Stable Diffusion 3 Medium (GGUF) performance benchmark?
Performance benchmarks for Stable Diffusion 3 Medium (GGUF) vary based on hardware. On a high-end GPU like the RTX 3090, it can generate images in a few seconds, but this can increase on less powerful hardware.
Stable Diffusion 3 Medium (GGUF) for RAG?
Stable Diffusion 3 Medium (GGUF) is not designed for Retrieval-Augmented Generation (RAG). It is primarily an image generation model and does not have the capabilities required for RAG tasks.
Stable Diffusion 3 Medium (GGUF) for agents?
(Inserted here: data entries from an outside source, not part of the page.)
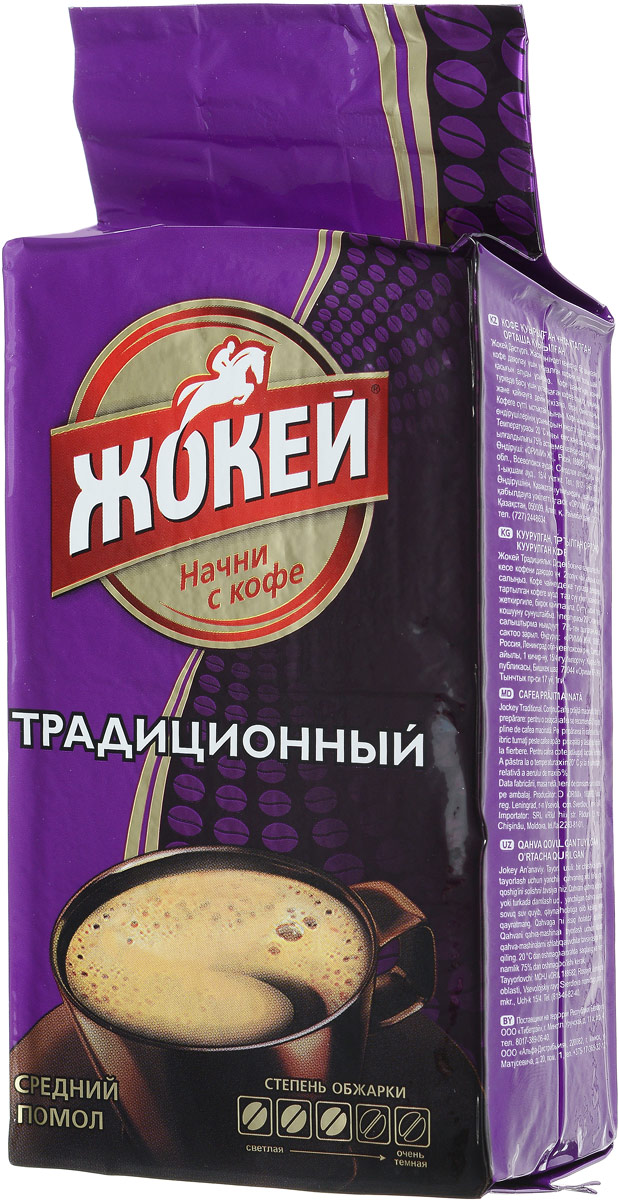 Жокей Традиционный кофе молотый, 250 г0305-26 Жокей Традиционный кофе молотый, 250 г0305-26Молотый кофе Жокей Традиционный - густой и насыщенный кофе, с приятной горчинкой и легким сладковатым оттенком. Смесь зерен позволяет создать композицию, адресованную любителям настоящего крепкого кофе. Уважаемые клиенты! Обращаем ваше внимание на то, что упаковка может иметь несколько видов дизайна. Поставка осуществляется в зависимости от наличия на складе.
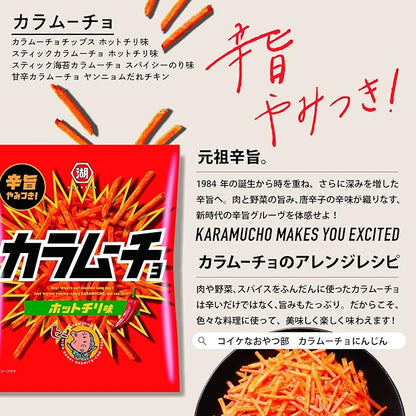 Koikeya Karamuncho Hot Chili Potato Sticks (90G)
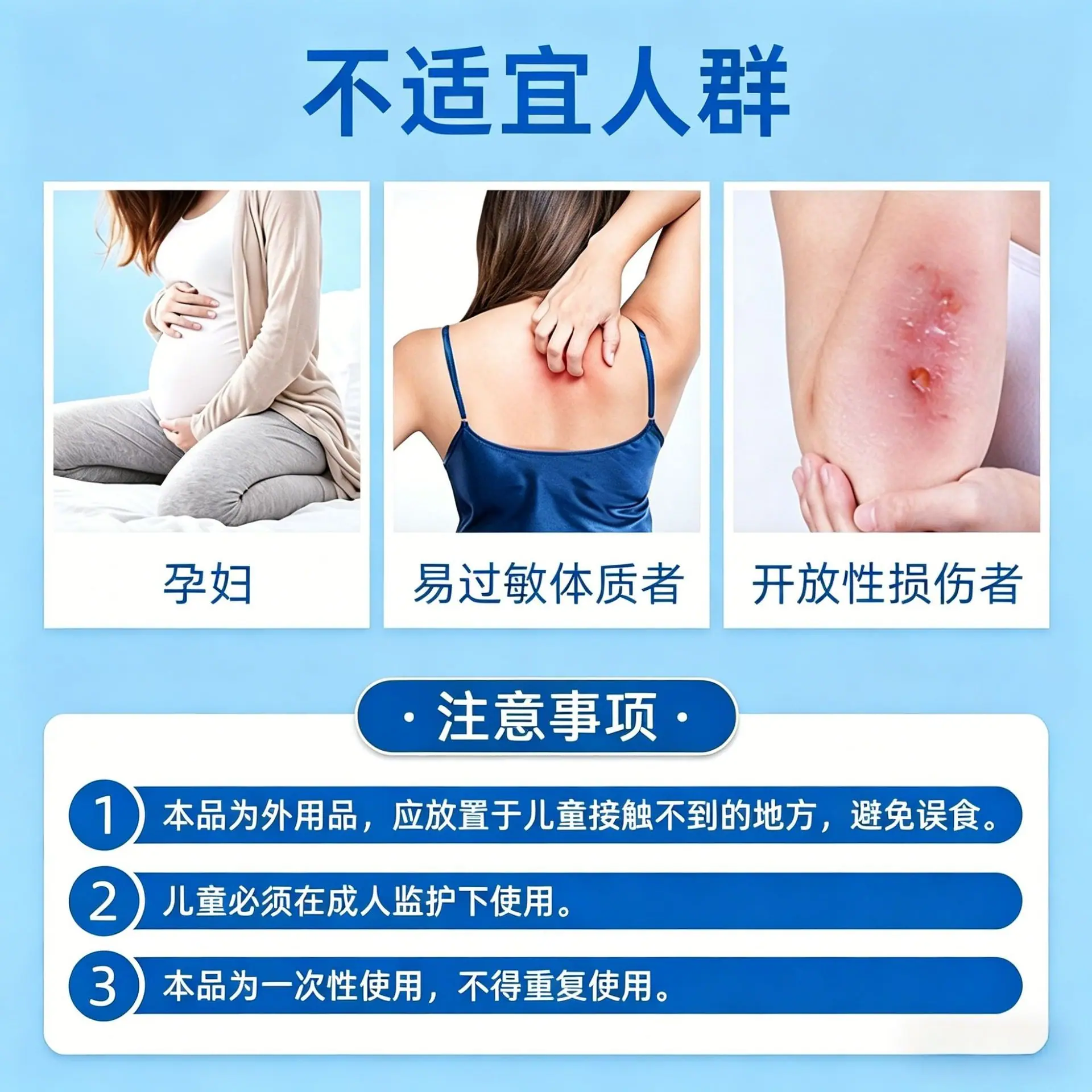 鼻贴主图生成 (4)(1)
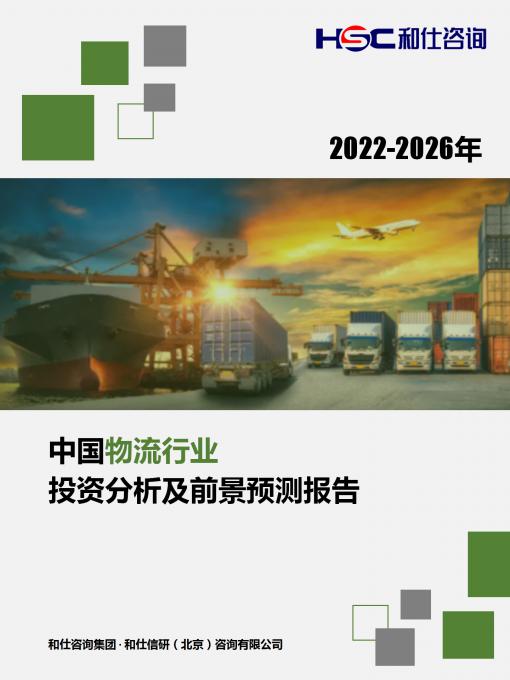 必发7790(中国区)电子集团-线上平台登录入口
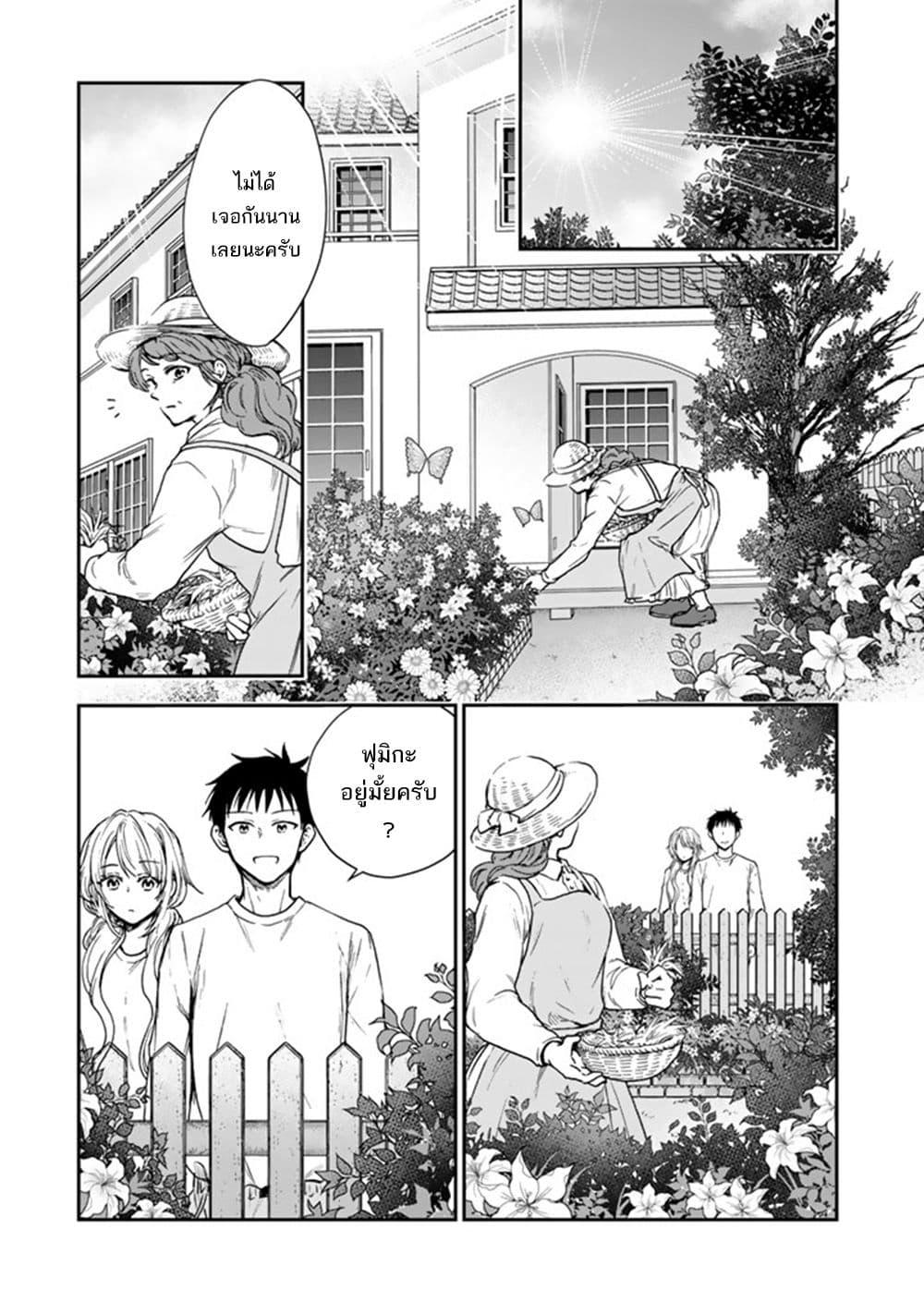 Manga-lc-com อ่านมังงะ อ่านการ์ตูน ออนไลน์ ฟรี Senchi Kara Kaette kita Takashi-kun. Futsuu ni Koukou Seikatsu wo Okuritai ตอนที่ 1 2 3 4 5 6 7 8 9 10 11 12 13 14 ฟรี ไม่มีโฆษณา Manga-lc - อ่าน มังงะ อ่าน การ์ตูน ออนไลน์ อ่านมังงะ ฟรี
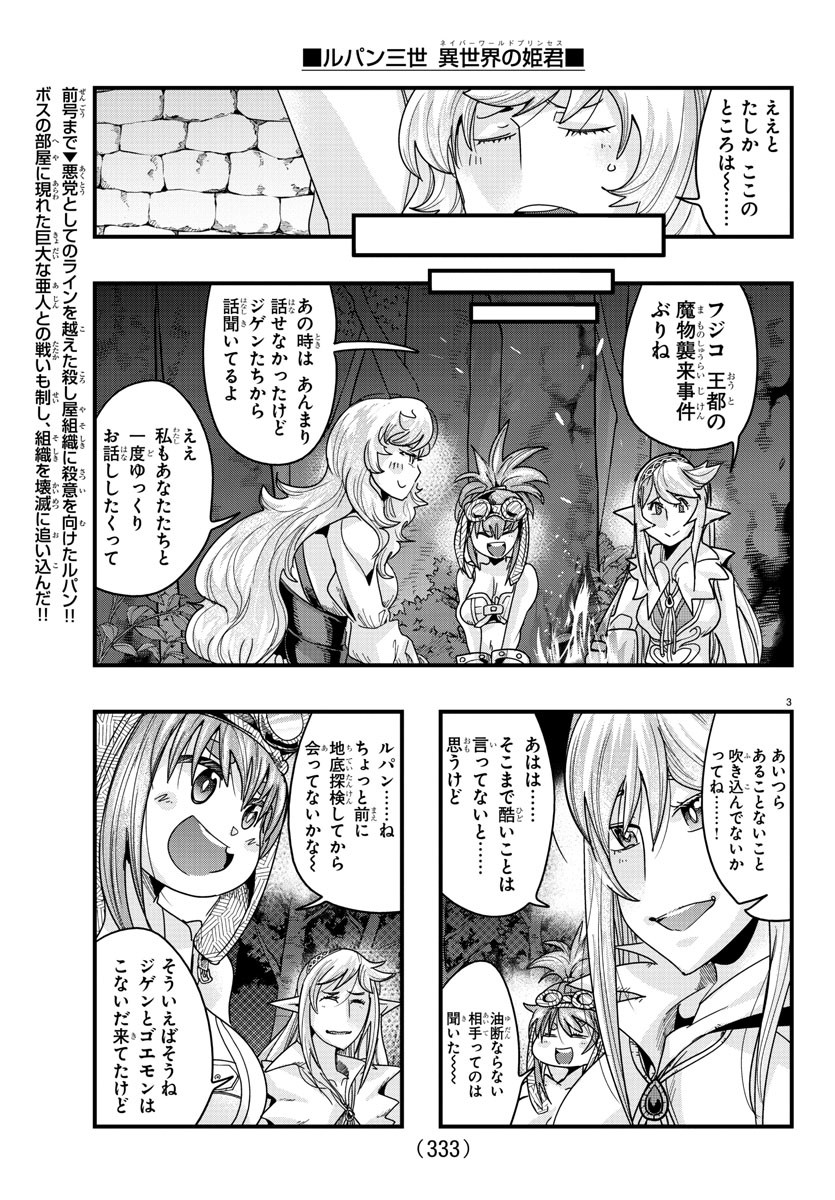 ルパン三世異世界の姫君ネイバーワールドプリンセス 第131話 - Page 3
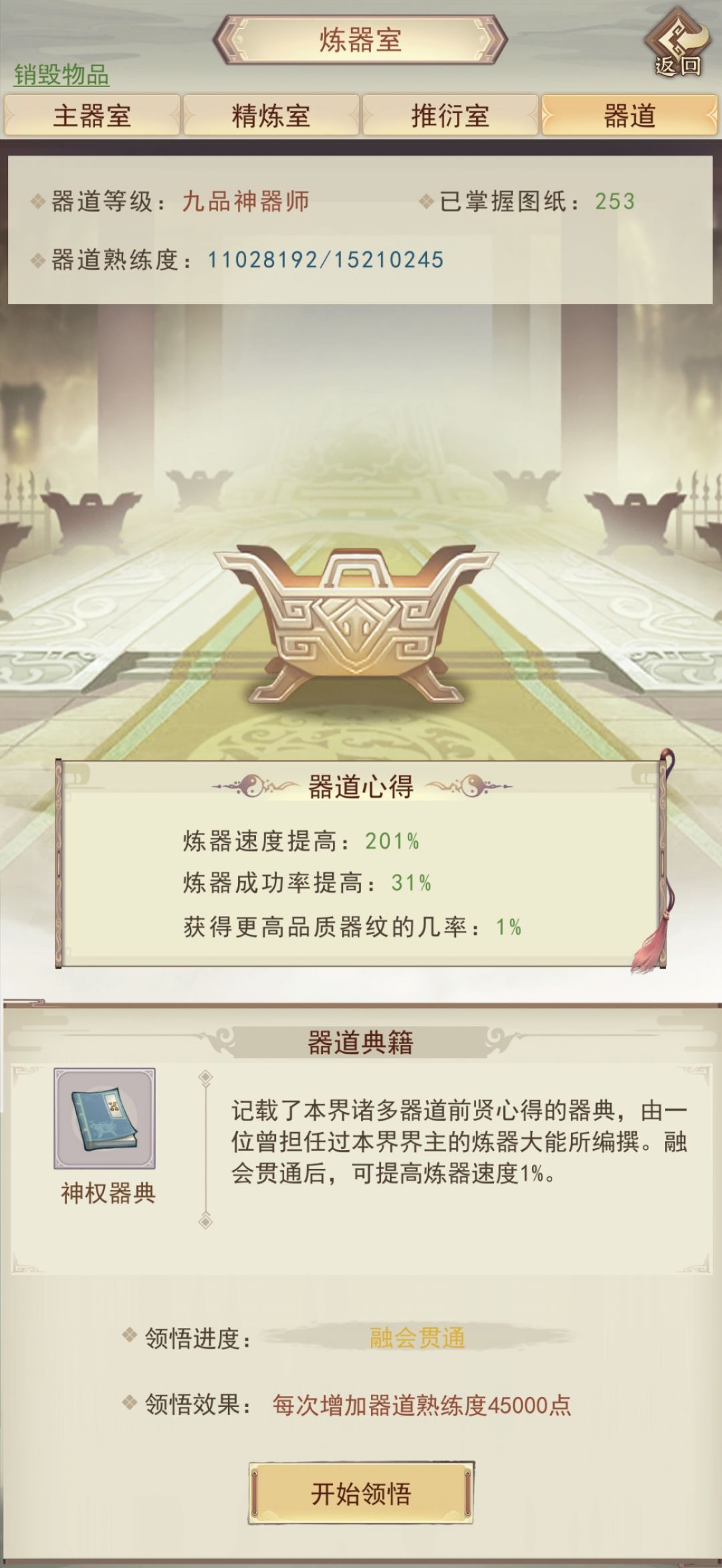 9w年终于把书学满了 3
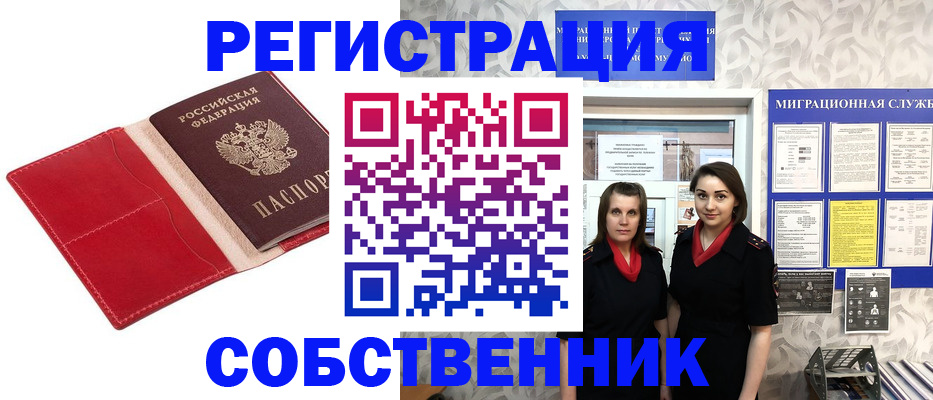 прописка законно в Меленках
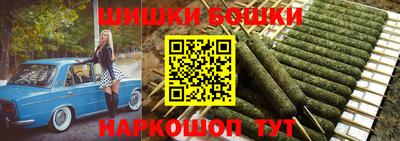 apvp Наро-Фоминск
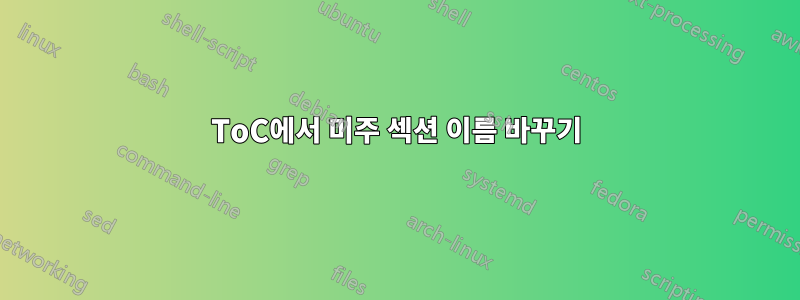 ToC에서 미주 섹션 이름 바꾸기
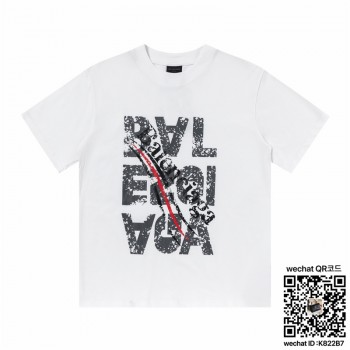 발렌시아가 BALENCIAGA 반팔티 남여공용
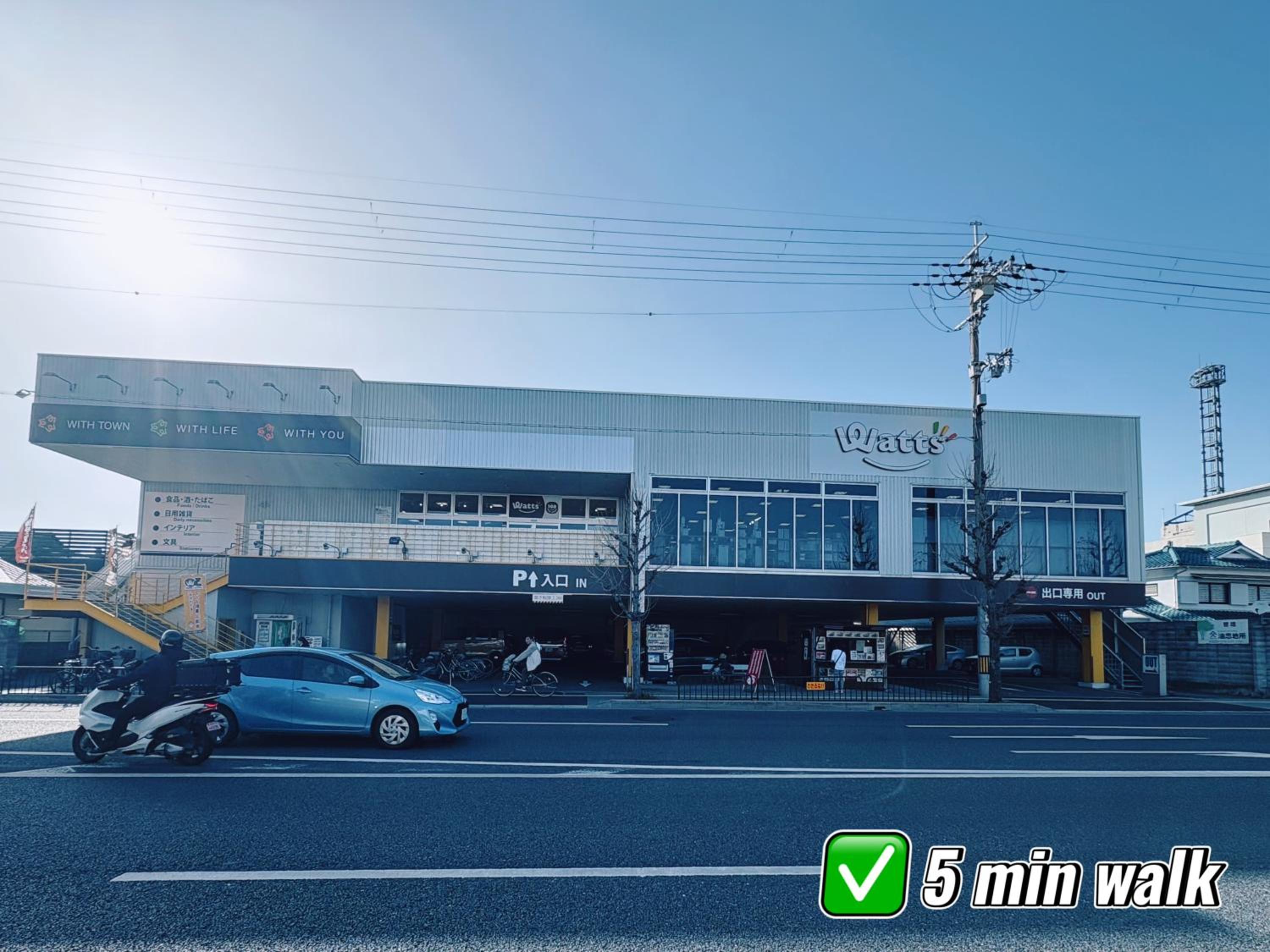 Yuki's house - Kyoto single-family house, 3 minutes to the nearest bus stop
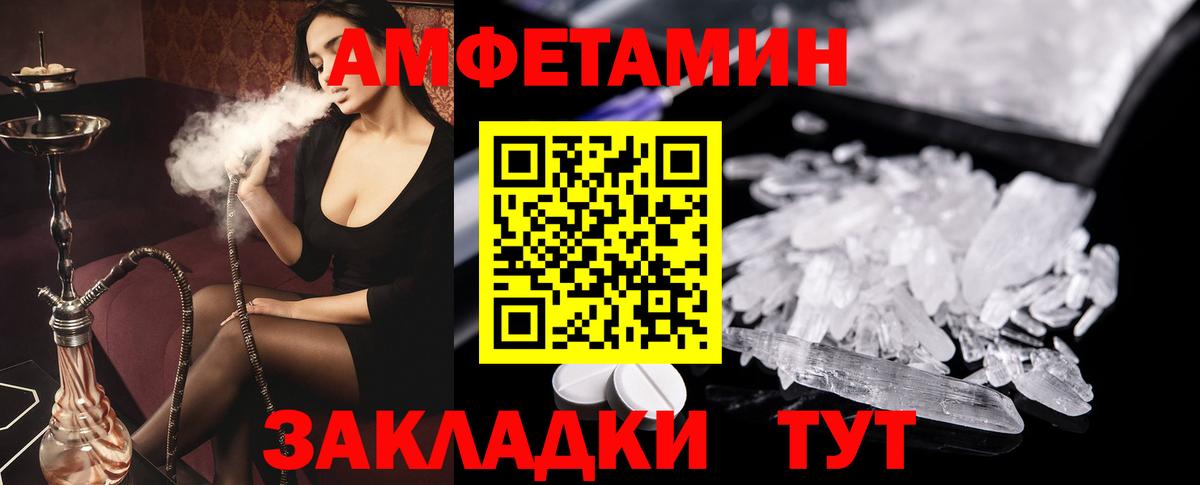 Алапаевск  АМФЕТАМИН VHQ  АМФ  Вход с VPN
Stable Diffusion 3 Medium (GGUF) can be used in agent-based systems for generating visual content, but it is not designed to handle complex decision-making or interaction tasks typically associated with agents.
Stable Diffusion 3 Medium (GGUF) for coding vs general?
Stable Diffusion 3 Medium (GGUF) is not suitable for coding tasks and is primarily designed for general image generation. For coding assistance, consider using a language model like Codex or Llama.
Stable Diffusion 3 Medium (GGUF) vs ChatGPT?
Stable Diffusion 3 Medium (GGUF) is an image generation model, while ChatGPT is a language model. They serve different purposes and are not directly comparable. Choose based on your specific needs.
Stable Diffusion 3 Medium (GGUF) download size?
The download size for Stable Diffusion 3 Medium (GGUF) is approximately 2.5 GB. This includes the model weights and necessary files for local execution.
Best quant for Stable Diffusion 3 Medium (GGUF)?
The best quantization level for Stable Diffusion 3 Medium (GGUF) depends on your specific use case. INT8 offers a good balance between performance and accuracy, while FP16 provides higher precision at the cost of increased VRAM usage.